§ **Selected extract**
**********

Modern horsewalk.
The Ordnance Survey 1:2500 First Edition mapping of 1869 shows a horsewalk at this location. The horsewalk, and the barn to which it is attached, are both intact, and form part of the Grove Museum operated by Manx National Heritage.
The long wooden beam is designed for operation by two horses, and the entire mechanism, including the mill inside the barn, is intact.
The findspot of a Mesolithic flint scatter found in a marl pit in the corner of the field. It consists of worked flints, blades, flakes and waste of Heavy-blade or Bann type.
The findspot of a Viking sword and the fragments of a shield. Following the recovery of a part of an iron sword blade from a building site near Ramsey, A.M. Cubbon excavated the hilt and upper part of a Viking sword and shield mountings, with no associated grave. The finds were deposited in the Manx Museum.
Neolithic worked flints, including arrowheads, localised only to The Howe (historically centred at the grid reference given). The precise findspot - or findspots - are unknown.
'The Hump' is a Bronze Age bowl barrow which is located in a field about 300 metres north of Ballaleece House. It is ditchless, and is now fern and grass-covered, and has been used as a site for depositing stones lifted during field clearance. The barrow has a diameter of 15.0 metres and an average height of 1.7 metres.
Excavations were undertaken on the barrow by Fleure in 1937, revealing a short cist in the centre of a well-constructed cairn. The body of the cairn consisted of alternating layers of stones and sand. The cist contained no relics but was apparently undisturbed. A fine example of a flint blade with several serrated concave notches was found in the material of the mound.
Modern commercial building.

**********

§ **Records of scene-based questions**

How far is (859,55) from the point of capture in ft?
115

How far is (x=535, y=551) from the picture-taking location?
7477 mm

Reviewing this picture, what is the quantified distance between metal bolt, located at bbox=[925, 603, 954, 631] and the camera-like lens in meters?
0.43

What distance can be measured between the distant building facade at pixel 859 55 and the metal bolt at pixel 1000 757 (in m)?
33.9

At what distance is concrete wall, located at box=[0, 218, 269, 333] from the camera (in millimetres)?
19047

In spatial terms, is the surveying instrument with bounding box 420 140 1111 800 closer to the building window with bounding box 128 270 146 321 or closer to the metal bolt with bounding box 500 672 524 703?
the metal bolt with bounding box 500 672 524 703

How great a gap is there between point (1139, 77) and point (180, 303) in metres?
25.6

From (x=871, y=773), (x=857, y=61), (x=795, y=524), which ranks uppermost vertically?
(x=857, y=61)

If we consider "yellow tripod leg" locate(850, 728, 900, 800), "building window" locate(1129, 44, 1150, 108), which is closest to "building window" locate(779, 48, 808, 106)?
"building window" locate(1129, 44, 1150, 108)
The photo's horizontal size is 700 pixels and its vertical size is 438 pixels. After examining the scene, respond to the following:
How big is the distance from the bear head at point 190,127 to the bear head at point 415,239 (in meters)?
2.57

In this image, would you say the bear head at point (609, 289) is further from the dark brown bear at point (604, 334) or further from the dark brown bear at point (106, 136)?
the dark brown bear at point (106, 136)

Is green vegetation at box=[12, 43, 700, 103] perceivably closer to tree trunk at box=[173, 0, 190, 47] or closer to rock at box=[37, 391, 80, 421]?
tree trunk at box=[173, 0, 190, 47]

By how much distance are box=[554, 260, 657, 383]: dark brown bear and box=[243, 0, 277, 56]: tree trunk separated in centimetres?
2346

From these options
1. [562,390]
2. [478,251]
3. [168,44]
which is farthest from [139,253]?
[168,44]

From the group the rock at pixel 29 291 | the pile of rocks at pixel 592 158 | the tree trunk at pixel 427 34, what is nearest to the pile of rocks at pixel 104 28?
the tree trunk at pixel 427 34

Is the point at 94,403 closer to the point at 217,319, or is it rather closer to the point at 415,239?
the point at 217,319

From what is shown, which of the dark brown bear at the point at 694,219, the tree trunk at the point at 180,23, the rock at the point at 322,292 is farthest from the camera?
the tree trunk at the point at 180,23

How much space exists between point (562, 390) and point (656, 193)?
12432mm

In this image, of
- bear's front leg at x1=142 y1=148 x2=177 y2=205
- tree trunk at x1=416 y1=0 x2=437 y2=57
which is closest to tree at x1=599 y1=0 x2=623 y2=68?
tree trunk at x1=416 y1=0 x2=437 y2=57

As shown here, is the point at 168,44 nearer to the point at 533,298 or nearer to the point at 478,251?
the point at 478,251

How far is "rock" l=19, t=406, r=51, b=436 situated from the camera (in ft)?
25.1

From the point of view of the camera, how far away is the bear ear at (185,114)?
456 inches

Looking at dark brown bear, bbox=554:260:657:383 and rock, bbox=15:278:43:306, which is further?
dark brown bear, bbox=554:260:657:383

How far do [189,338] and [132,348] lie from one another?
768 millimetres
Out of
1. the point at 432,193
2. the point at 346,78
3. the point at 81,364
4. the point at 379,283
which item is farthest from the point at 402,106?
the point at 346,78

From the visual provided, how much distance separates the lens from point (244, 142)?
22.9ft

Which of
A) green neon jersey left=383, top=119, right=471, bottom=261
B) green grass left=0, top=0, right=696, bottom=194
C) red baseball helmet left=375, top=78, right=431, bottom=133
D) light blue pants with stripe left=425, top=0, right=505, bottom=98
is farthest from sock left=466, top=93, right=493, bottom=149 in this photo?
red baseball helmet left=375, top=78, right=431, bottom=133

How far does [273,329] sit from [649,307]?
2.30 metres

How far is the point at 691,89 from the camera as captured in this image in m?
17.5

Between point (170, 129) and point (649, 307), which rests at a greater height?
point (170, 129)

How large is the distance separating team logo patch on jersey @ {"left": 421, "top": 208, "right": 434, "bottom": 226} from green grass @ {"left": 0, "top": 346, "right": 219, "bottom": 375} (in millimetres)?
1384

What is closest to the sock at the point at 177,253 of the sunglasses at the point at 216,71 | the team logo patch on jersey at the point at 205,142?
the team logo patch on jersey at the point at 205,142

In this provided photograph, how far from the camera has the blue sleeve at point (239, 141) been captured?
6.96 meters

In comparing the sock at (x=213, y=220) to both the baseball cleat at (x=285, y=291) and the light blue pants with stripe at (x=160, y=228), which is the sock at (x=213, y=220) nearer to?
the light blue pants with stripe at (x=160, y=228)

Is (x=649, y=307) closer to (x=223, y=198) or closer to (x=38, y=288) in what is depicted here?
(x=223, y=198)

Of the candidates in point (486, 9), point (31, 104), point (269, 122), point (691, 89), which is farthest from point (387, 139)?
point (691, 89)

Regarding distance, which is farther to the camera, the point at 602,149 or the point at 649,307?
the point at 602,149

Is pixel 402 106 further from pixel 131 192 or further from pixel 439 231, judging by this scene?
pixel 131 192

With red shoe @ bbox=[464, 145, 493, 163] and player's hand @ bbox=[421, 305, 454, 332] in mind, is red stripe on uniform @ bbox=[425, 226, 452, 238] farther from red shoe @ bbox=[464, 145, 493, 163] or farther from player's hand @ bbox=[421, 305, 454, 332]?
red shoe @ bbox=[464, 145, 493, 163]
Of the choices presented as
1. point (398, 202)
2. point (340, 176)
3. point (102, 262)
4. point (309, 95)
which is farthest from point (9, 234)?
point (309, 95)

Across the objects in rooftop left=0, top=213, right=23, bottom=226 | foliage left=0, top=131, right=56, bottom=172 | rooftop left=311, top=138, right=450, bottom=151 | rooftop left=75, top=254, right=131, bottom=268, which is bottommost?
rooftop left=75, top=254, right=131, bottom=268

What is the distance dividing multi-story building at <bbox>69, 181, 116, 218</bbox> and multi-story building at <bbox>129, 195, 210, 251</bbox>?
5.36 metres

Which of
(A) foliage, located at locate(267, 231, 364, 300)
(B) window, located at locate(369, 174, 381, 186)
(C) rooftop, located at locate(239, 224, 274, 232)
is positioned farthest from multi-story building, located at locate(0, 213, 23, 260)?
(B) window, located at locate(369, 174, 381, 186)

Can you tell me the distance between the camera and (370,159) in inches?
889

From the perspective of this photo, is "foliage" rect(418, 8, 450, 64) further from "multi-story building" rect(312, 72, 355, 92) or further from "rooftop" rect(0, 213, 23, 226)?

**********

§ **Goals**
(a) Answer these from the site notes:
(i) How many horses is the long wooden beam of the horsewalk designed for?
(ii) Where were the Viking sword and shield finds deposited?
(iii) What is the diameter of the barrow called 'The Hump'?
(b) Using the site notes, explain in one to three sentences what led A.M. Cubbon to excavate near Ramsey.

§ **The results**
(a)
(i) Two horses.
(ii) In the Manx Museum.
(iii) 15.0 meters.

(b) The excavation followed the recovery of part of an iron sword blade from a building site near Ramsey. Cubbon then uncovered the hilt and upper part of a Viking sword, along with shield mountings, with no associated grave.